*Exercise goal*: Tally the lines in the rows below that contain the word "away" and reply with only that number.

— Start —

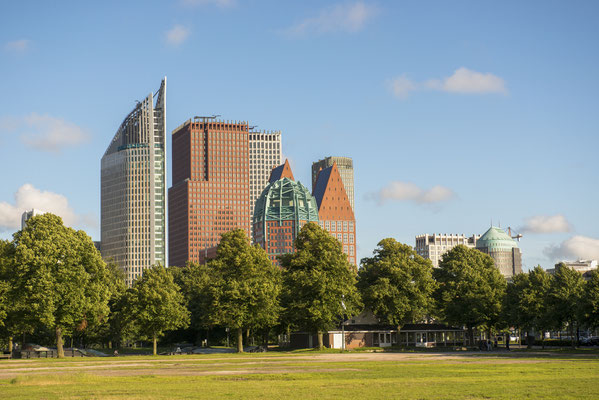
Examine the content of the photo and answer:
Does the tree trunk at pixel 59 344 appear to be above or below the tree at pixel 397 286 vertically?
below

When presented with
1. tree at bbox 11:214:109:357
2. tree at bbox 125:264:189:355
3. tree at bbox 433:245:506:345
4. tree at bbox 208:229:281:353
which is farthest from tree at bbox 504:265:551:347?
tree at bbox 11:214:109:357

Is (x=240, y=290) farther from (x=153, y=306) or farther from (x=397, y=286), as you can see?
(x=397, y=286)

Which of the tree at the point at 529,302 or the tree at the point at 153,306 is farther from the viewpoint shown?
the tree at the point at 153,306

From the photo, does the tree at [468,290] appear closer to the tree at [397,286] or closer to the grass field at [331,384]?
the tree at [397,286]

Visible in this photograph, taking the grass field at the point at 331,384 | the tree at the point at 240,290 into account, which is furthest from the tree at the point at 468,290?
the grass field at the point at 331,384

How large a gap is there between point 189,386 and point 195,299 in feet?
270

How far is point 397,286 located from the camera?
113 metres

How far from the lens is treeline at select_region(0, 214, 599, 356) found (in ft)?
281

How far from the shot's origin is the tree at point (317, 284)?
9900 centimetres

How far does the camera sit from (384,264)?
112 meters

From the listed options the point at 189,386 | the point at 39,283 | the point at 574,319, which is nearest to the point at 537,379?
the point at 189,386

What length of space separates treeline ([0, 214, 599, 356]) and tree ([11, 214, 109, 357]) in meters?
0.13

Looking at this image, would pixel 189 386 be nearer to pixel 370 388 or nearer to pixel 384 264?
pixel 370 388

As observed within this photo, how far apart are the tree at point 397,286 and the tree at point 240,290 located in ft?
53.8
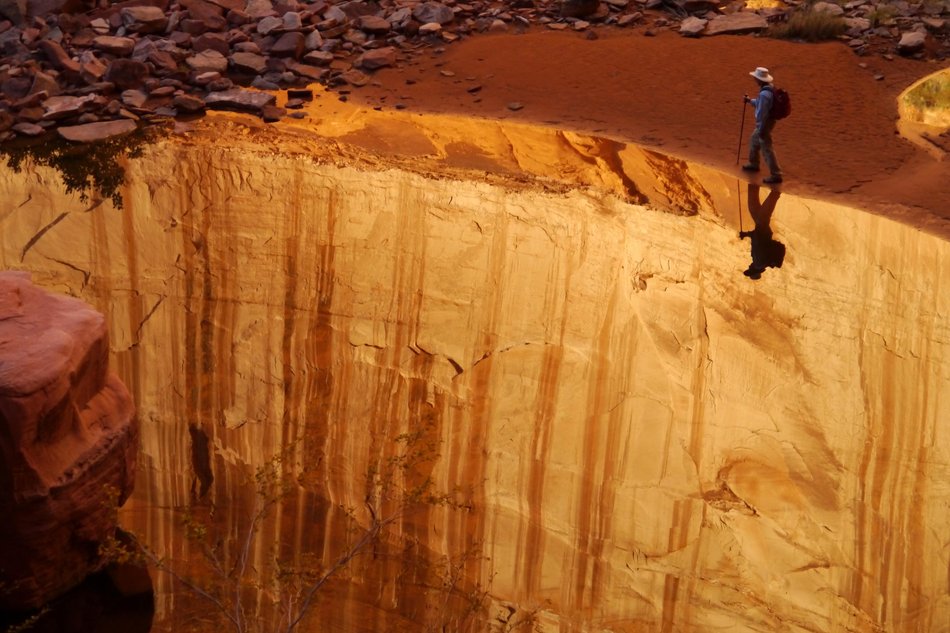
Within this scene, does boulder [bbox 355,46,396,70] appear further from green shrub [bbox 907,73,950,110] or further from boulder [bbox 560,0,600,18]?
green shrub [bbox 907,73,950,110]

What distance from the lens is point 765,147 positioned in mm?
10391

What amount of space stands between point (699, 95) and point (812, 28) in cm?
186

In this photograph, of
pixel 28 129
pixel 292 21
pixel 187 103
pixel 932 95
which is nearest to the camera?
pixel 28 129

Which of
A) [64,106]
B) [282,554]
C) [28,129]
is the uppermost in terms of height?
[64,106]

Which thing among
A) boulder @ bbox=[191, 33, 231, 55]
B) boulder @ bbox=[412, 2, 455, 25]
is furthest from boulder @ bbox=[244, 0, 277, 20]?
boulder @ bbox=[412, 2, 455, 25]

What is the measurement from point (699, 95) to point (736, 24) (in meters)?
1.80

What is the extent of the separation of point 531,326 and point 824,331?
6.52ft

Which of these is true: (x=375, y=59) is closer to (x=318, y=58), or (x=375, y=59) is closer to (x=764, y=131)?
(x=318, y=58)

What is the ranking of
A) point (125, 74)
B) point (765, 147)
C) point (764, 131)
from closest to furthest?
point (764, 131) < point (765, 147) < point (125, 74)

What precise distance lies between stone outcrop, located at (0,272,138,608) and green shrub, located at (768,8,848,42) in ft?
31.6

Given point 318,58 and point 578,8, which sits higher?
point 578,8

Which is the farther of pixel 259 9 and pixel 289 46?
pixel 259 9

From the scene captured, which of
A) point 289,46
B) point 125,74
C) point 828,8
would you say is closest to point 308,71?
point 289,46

— End —
— Start —

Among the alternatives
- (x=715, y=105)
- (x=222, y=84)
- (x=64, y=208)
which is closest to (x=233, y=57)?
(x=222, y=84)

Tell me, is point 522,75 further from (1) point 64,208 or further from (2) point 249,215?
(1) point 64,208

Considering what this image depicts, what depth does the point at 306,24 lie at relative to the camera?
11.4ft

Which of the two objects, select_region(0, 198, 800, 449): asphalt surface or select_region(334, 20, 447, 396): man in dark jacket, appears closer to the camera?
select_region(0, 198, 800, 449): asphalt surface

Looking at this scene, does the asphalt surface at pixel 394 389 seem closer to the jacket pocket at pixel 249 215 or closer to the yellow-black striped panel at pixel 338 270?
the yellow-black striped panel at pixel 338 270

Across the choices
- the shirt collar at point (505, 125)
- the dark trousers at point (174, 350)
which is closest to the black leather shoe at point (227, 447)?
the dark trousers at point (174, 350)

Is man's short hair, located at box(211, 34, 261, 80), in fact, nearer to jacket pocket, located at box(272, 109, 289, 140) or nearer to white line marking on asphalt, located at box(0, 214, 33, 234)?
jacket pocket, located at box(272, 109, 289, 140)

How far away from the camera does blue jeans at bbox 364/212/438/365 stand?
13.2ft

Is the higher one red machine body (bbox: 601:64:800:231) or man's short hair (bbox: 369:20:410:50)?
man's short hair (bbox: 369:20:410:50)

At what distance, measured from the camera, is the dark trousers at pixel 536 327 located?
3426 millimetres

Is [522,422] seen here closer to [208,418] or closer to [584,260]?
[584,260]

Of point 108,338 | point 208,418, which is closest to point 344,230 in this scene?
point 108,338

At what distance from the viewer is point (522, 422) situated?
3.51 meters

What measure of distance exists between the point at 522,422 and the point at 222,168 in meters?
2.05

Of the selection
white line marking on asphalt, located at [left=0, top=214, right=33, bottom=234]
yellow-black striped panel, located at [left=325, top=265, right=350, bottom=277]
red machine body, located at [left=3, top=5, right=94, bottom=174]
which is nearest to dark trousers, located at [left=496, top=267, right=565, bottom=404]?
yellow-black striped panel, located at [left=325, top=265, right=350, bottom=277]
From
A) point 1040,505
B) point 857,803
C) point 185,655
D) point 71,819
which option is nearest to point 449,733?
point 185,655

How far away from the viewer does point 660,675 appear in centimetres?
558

— End —

*Solution to this task*: 2